9
In het bed van de klagende vrouwestem kwam nu ook beweging,
„Ach, alweer een dag van beroerdigheid. Daar gaat de schooister weer. Dat is nou leven. Waarvoor leeft een mensch ! Is de nieuwe man al op. Nee, hij leit nog in z’n bed. Mot-ie niet geroepen worden? Dat mot-ie zelf maar weten.”
Ik zag nu dat een mager, smalruggig vrouwtje, met een dor, rimpelig nekje en grijs haar in een knotje opgebonden met een zwart bandje, voor haar bed stond en ’t opschudde. Zij kreunde bij elke beweging. Toen ze klaar was en naar ’t trapgat schreed, zag ik even haar gezicht, rimpelig als een oude appel.
’k Dacht nu, dat ik alleen was en wilde opstaan. Maar ver vóór op ’t zoldertje hoorde ik plotseling vloeken en tegen de barsche stem van een man gilde het angstig krijten van een vrouw.
„’t Is jouw kind niet. Blijf van ’m af. En als jij niet van ’m afblijft, dan zal ik je...”
De mannestem grofde vloeken. Ik hoorde dof stompen, dan opeens een kreet van een vrouw. Toen kwam een man naar voren. Hij was half gekleed en dicht bij ’t trapgat keerde hij zich plots met zijn hoofd naar de voorzijde van den zolder.

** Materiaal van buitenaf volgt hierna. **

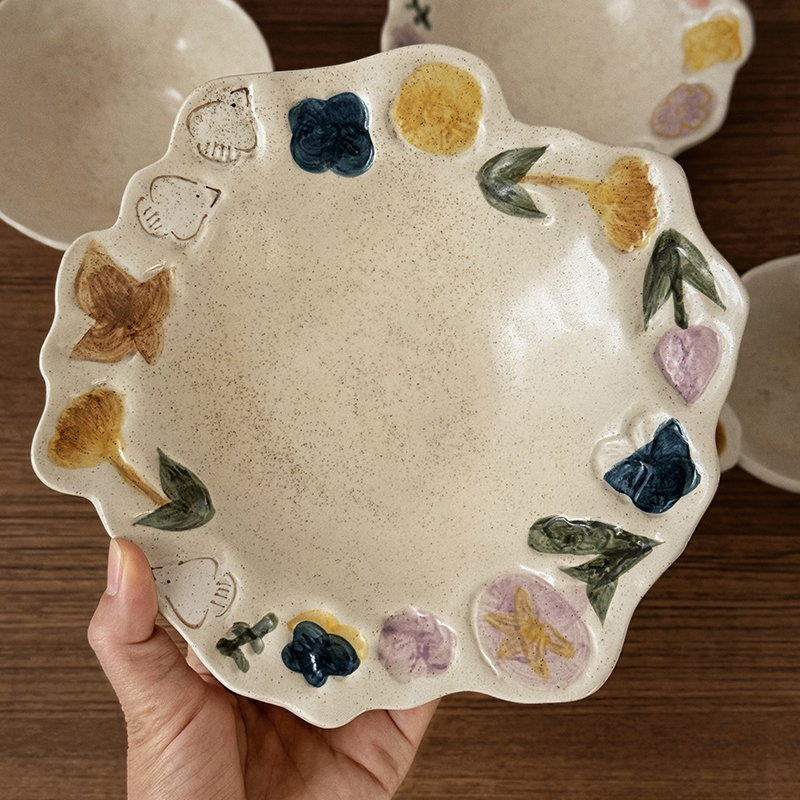 复古手作花鸟 高温釉下彩工艺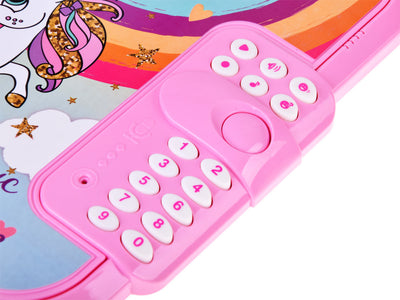 Fidtoy 2 in 1 Interactive Coded Secret Magical Unicorn Diary, Pink Password Diary with Recording, Playback, Voice Changer, Hidden Storage, Notebook and Marker Ages 6+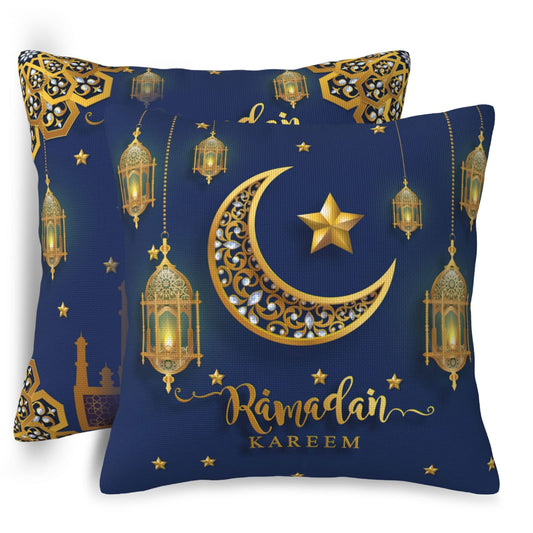 Happy Ramadan Pillow Covers – Set of 2 (18"x18")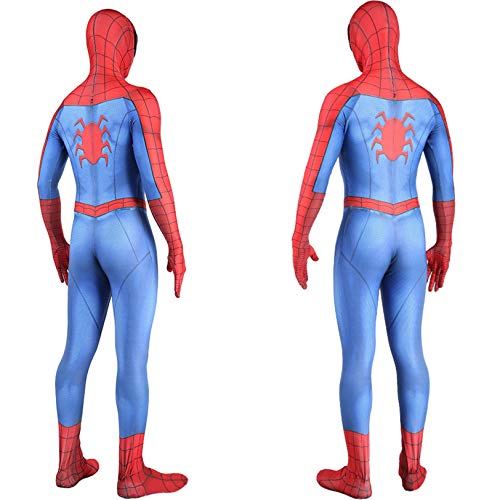 LGYCB PS4 Juego del Hombre araña de Cosplay del Traje Rojo y Mallas Azules, Aficionados superhéroe Vestido Seguridad de película de Fiestas temáticas Ropa de Escenario,Adults (170～175cm)-Spiderman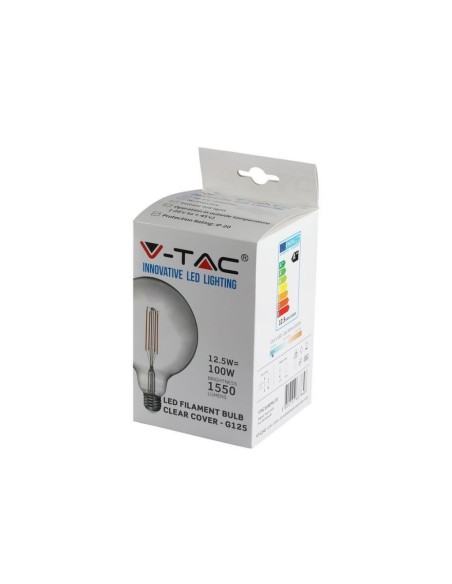 V-TAC VT-2143 Ampoule LED E27 12.5W G125 Filament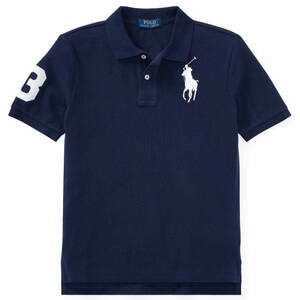 【新品】ラルフローレン ■ 鹿の子ポロシャツ ■ US Boys L ■ネイビー　紺　ビッグポニー　POLO RALPH LAUREN 正規品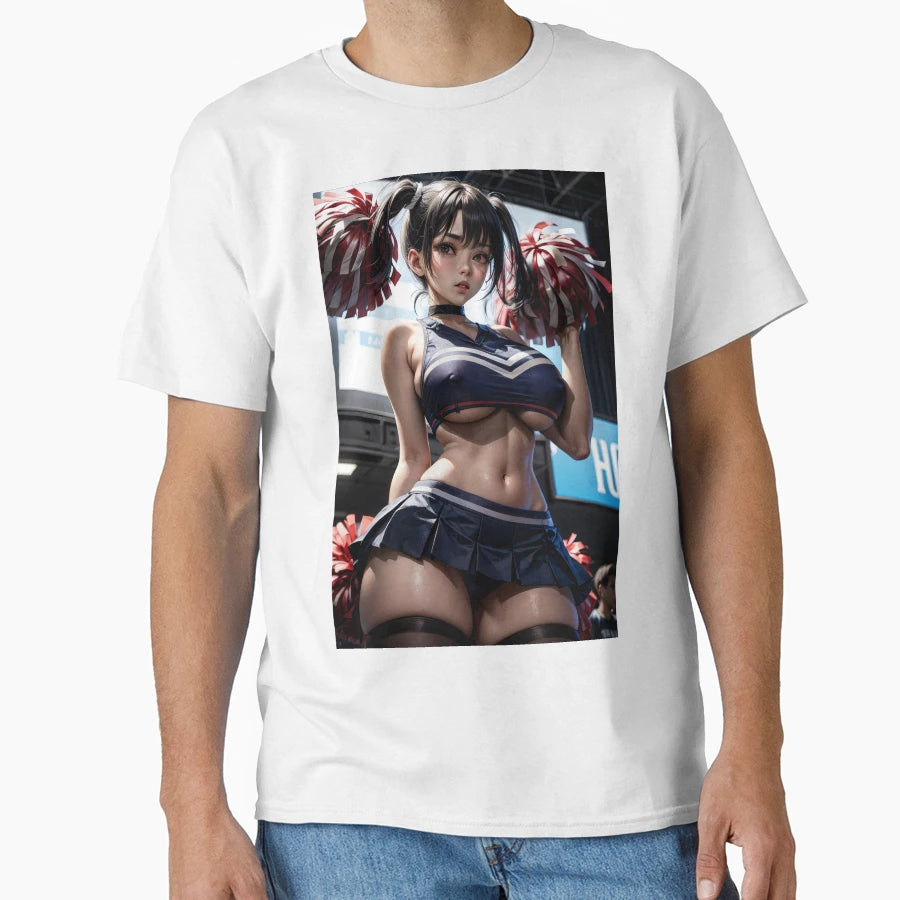 And Hot Anime Cheerleader T-Shirt - Casual Everyday Wear Men Women - T-Shirt, Sweatshirt, Hoodie
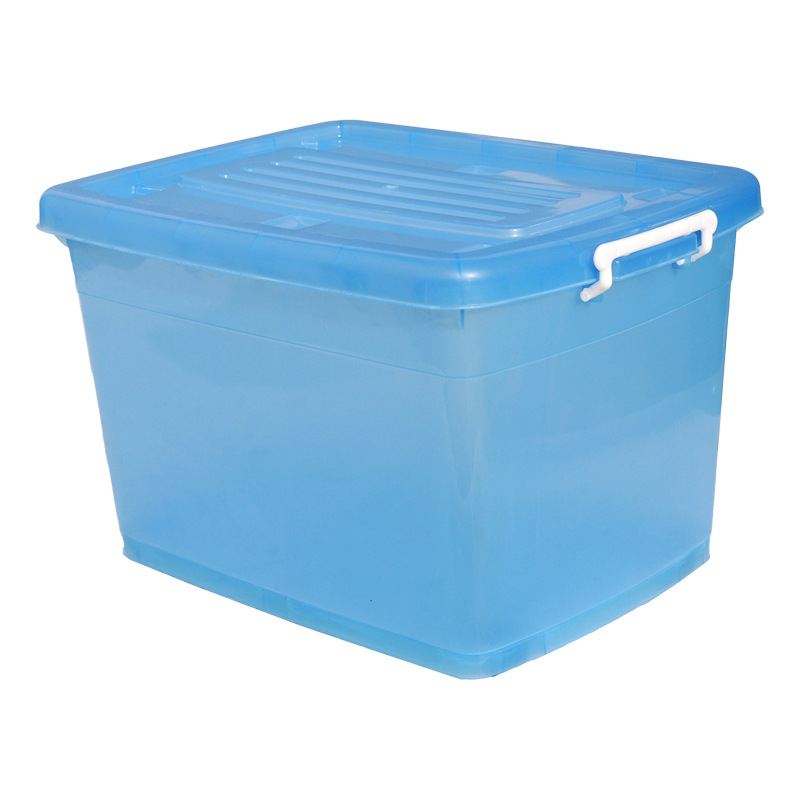 塑料收纳箱桌面加厚透明收纳盒车载储物箱整理箱玩具箱零食盒收纳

„Doerak, kom niet beneden of ik zal je de beenen breken!”
Toen met een vloek binnensmonds zonk hij in het trapgat.
’k Stond nu op, kleedde mij haastig aan, ging de trap af. Op de eerste verdieping was een nauw portaaltje, waarop rechts en links twee deuren uitkwamen, die half open stonden. Er waren twee kamers met bedden juist als op den zolder, dicht bij elkaar. In den valen schemer van den aanbrekenden morgen kon ik zien, dat de bedden zooeven verlaten moesten zijn.
Plotseling herinnerde ik mij, dat ik niet aan mijn kruk gedacht had. Ik ging snel naar boven, keek schuw rond. Niemand had mij gezien. Mijn kruk stond in den hoek bij ’t bed, waar ’k haar ’s avonds had neergezet. Ik nam haar op en ging nu weder naar beneden.
In de gelagkamer was het vol menschen. In ’t midden stond een groot kachelfomuis te branden en daarop een groote koperen waterketel, in den vorm van een doofpot met een kraan van onderen.
De kamer had grauwe muren en een paar lithographieën met Zwitsersche landschappen in oude vergulde lijsten hingen slordig schuin er tegen. Het grauwe morgenlicht kwijnde binnen door een hoog smal raam zonder gordijn en daarachter was een klein binnenplaatsje, waar twee mannen stonden, die zich boven een emmer water ’t gezicht waschten.
Vóór ’t raam stonden binnen drie tafeltjes. Eén klein bijna geheel in den hoek, met een naaimachine er op. In ’t midden voor ’t raam een tweede tafeltje. Daarop lag een half brood, stonden twee witte koffiekommetjes en een blauw geëmailleerd koffiepotje.
Tegenover elkaar aan de tafel zaten een man en een vrouw. De man zat krom en vergroeid in elkaar. De magere hals ging stijf naar voren en het gelaat stond tegen het achterhoofd aangedrukt als ware het een masker. Dat gezicht was aschgrauw en de tranerige, groene oogen stonden lusteloos en norsch.